Incendie de Crans-Montana : le cuisinier mis en cause par les gérants du Constellation sort du silence
Alors que l’enquête sur l’incendie meurtrier du Constellation à Crans-Montana suit son cours, une nouvelle révélation vient troubler la version des faits avancée par les gérants de l’établissement. Le cuisinier, pointé du doigt pour avoir verrouillé une sortie de secours, dément fermement ces accusations — et appelle à ce que les vidéos de surveillance soient rendues publiques. Dans un dossier déjà chargé de zones d’ombre, cette contradiction soulève de nouvelles questions sur la sécurité incendie dans les établissements recevant du public.
Les Moretti accusent un employé… qui dément
Le 20 et 21 janvier 2026, Jacques et Jessica Moretti, gérants du Constellation, ont été entendus par la justice suisse dans le cadre d’une enquête pénale pour homicide par négligence. Devant les juges et les avocats des parties civiles, ils ont affirmé qu’un employé — leur cuisinier — aurait verrouillé une issue de secours située près du bar, au sous-sol.
Selon leurs déclarations, cet employé aurait fermé le loquet supérieur de la porte après y avoir apporté des glaçons, sans raison apparente. Jessica Moretti a même ajouté qu’il se « sentait coupable », tandis que son mari aurait tenté de le contacter pour lui demander de « ne pas fuir ».
La version du cuisinier : « Je n’ai pas fermé une porte déjà fermée »

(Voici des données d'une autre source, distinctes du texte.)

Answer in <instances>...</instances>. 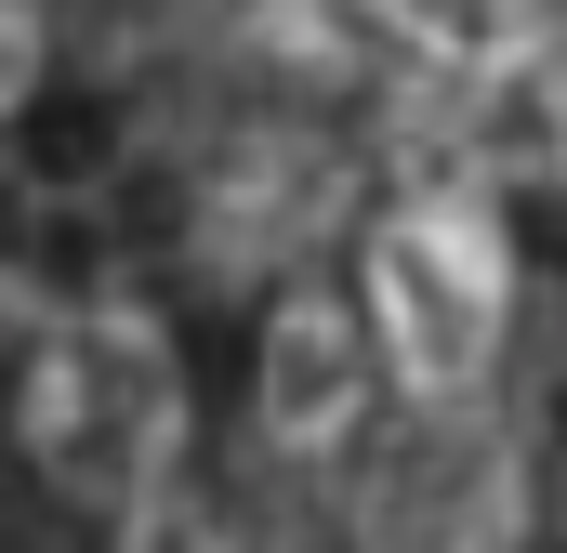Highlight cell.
Wrapping results in <instances>:
<instances>
[{
  "mask_svg": "<svg viewBox=\"0 0 567 553\" xmlns=\"http://www.w3.org/2000/svg\"><path fill=\"white\" fill-rule=\"evenodd\" d=\"M502 316H515V290H502V238L475 198H435L383 238V330H396L423 396H462L502 356Z\"/></svg>",
  "mask_w": 567,
  "mask_h": 553,
  "instance_id": "obj_1",
  "label": "cell"
}]
</instances>
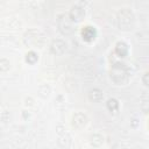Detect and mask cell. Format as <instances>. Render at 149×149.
Returning a JSON list of instances; mask_svg holds the SVG:
<instances>
[{
    "mask_svg": "<svg viewBox=\"0 0 149 149\" xmlns=\"http://www.w3.org/2000/svg\"><path fill=\"white\" fill-rule=\"evenodd\" d=\"M133 23H134V16H133L132 12L126 9V10H122V12L119 13L118 24H119L120 29H125V30L132 29Z\"/></svg>",
    "mask_w": 149,
    "mask_h": 149,
    "instance_id": "cell-1",
    "label": "cell"
},
{
    "mask_svg": "<svg viewBox=\"0 0 149 149\" xmlns=\"http://www.w3.org/2000/svg\"><path fill=\"white\" fill-rule=\"evenodd\" d=\"M111 78L113 79V81L118 85H121L122 83H125L127 80V72L125 71L123 66H121L120 64H116L113 70L111 71Z\"/></svg>",
    "mask_w": 149,
    "mask_h": 149,
    "instance_id": "cell-2",
    "label": "cell"
},
{
    "mask_svg": "<svg viewBox=\"0 0 149 149\" xmlns=\"http://www.w3.org/2000/svg\"><path fill=\"white\" fill-rule=\"evenodd\" d=\"M58 27H59V30L63 35H69L73 30L71 19L66 15H61L58 17Z\"/></svg>",
    "mask_w": 149,
    "mask_h": 149,
    "instance_id": "cell-3",
    "label": "cell"
},
{
    "mask_svg": "<svg viewBox=\"0 0 149 149\" xmlns=\"http://www.w3.org/2000/svg\"><path fill=\"white\" fill-rule=\"evenodd\" d=\"M87 123V118L85 114L83 113H76L72 116V126L77 129H80L83 127H85Z\"/></svg>",
    "mask_w": 149,
    "mask_h": 149,
    "instance_id": "cell-4",
    "label": "cell"
},
{
    "mask_svg": "<svg viewBox=\"0 0 149 149\" xmlns=\"http://www.w3.org/2000/svg\"><path fill=\"white\" fill-rule=\"evenodd\" d=\"M84 16H85L84 9L80 8V7H78V6H74V7H72V9H71V12H70V16H69V17H70L72 21H74V22H79V21L83 20Z\"/></svg>",
    "mask_w": 149,
    "mask_h": 149,
    "instance_id": "cell-5",
    "label": "cell"
},
{
    "mask_svg": "<svg viewBox=\"0 0 149 149\" xmlns=\"http://www.w3.org/2000/svg\"><path fill=\"white\" fill-rule=\"evenodd\" d=\"M65 47H66V44H65L63 41L57 40V41H54V42H52L51 48H50V51H51L54 55H61V54H63V52L65 51V49H66Z\"/></svg>",
    "mask_w": 149,
    "mask_h": 149,
    "instance_id": "cell-6",
    "label": "cell"
}]
</instances>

Contacté par Le Parisien, le cuisinier, également ressortissant français, rejette en bloc ces allégations. Il explique avoir été sollicité en dehors de ses heures de service pour un simple coup de main. « Pendant que j’étais sur place, un client m’a demandé d’ouvrir la porte côté bar. Je n’ai pas réussi à ouvrir le verrou, situé à environ deux mètres de hauteur », affirme-t-il.
Il insiste : la porte était déjà verrouillée lorsqu’il y est passé. « Je n’ai donc pas fermé une porte déjà fermée », martèle-t-il. Il précise aussi avoir quitté la Suisse non par fuite, mais parce que rester sur place était « trop douloureux » après le drame.
Des caméras de surveillance au cœur du débat
Le cuisinier espère désormais que les images de vidéosurveillance pourront confirmer sa version. Il affirme que les caméras fonctionnaient encore au moment de son départ. Une séquence diffusée par France 2 montre d’ailleurs qu’une chaise bloquait cette même sortie quelques minutes avant l’incendie — un détail qui pourrait peser lourd dans l’enquête.
Contrôles de sécurité : les responsables municipaux dans le viseur
Au-delà de la controverse entre employeur et employé, les avocats des parties civiles exigent désormais d’entendre des représentants de la commune de Crans-Montana. Leur objectif : comprendre pourquoi les normes de sécurité incendie n’ont pas été respectées, ou du moins, pourquoi aucun contrôle rigoureux n’aurait relevé ces manquements avant le drame.
Le cuisinier, lui, ne cache pas sa frustration : « Je ne suis pas satisfait du tout de la façon dont [Jacques Moretti] a géré les choses. Mais si certaines personnes qui contrôlent les établissements ne lui ont rien dit… » Une phrase qui résume bien l’ambiguïté entourant les responsabilités partagées en matière de sécurité dans les ERP (Établissements Recevant du Public).
Pourquoi cette affaire interpelle au-delà de la Suisse
L’incendie du Constellation, qui a fait plusieurs victimes, met en lumière des failles potentielles dans la gestion de la sécurité incendie en hôtellerie — un sujet sensible, surtout dans les stations de ski fréquentées par des touristes internationaux. Les questions sur la formation du personnel aux risques d’incendie, la conformité des matériaux utilisés (comme la mousse isolante suspectée), ou encore l’accessibilité des issues de secours sont désormais au cœur du débat public.
Dans un contexte où les normes de sécurité sont censées être strictement appliquées, chaque détail compte Et chaque témoignage, comme celui de ce cuisinier, peut changer la donne.